About seven years ago I started researching the best ways to raise chickens for producing eggs. We had a few neighbors with a few hens and it seemed like a good thing to supplement the family food supply with a few eggs a day. Little would I know when I first started that I would be building chicken tractors! No, not the kind of mechanical beasts that farmers use to plow fields. Chicken tractors are light, mobile, bottomless pens to protect and enclose your chickens in a confined area while they nibble at what is growing on the ground, scratching for insects and seeds, and depositing their manure on the pasture, lawn, or garden where you left them. As long as the tractor pen is moved regularly, they will naturally take care of many of the weed, garden pests, and fertilize the ground without you needing to do much more than feed and water them and move their pen. If you put this on your lawn, you will need to move it every day to prevent the chickens from tearing up your grass.

Last week I started reading a chicken tractor classic, Joel Salatin's, Pastured Poultry Profits, originally published in 1993. This book has probably done more to change how small farms and homesteaders think about producing meat in a healthy, sustainable, and profitable manner. Here is a video clip where he is featured from the movie called, Fresh: (You'll notice that his original chicken tractors have evolved to be larger and moved by tractors)

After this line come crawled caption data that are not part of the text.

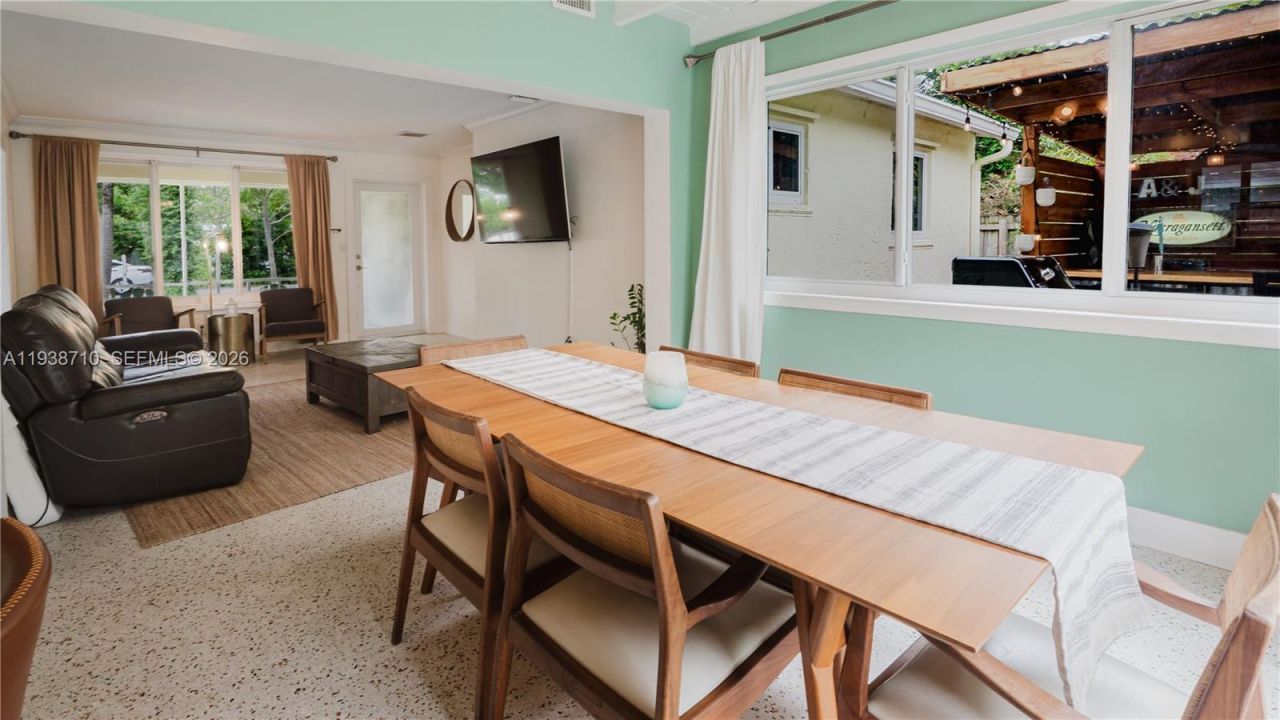 1112 N 31st Ave, Hollywood, FL 33021 Photo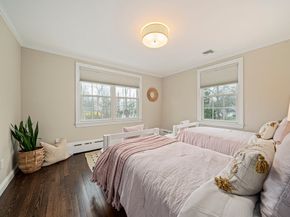 90 Linden Drive, Cohasset MA 02025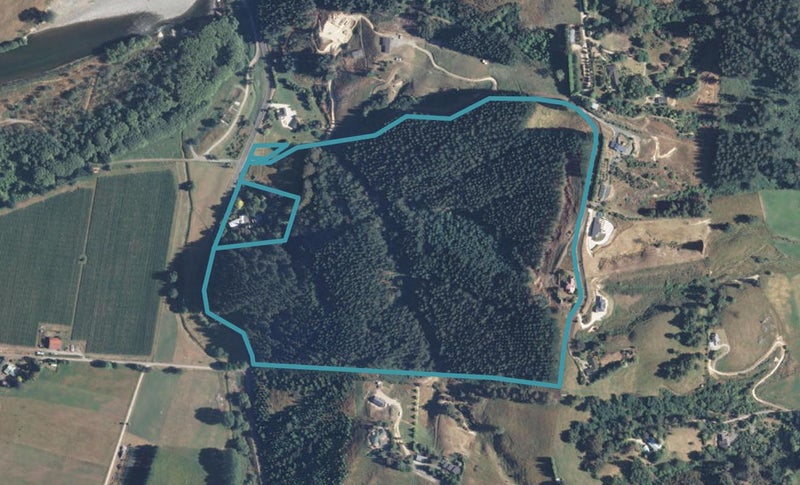 70 Stony Ridge Way, Motueka - Carousel 1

My ideas for raising chickens have also evolved a bit since I started originally, particularly since my current home doesn't have enough pasture / grass to move a chicken tractor around so that they can eat the grass. Instead I built a semi-permanent pen over a long garden box. This way I can add bedding and compost to where the chickens are living. They peck at it, scratch the ground up, and add their own contributions to the soil. Then the following year I move them to a new garden box and they can do the same to the new one. Right now I only have two large boxes and I hope to build one or two more each year so that I can rotate the chickens through each box every three or four years. (Once we have more boxes, they won't be exclusively in a single box.) I'll create another post soon where I post photos and describe what I've done a bit more.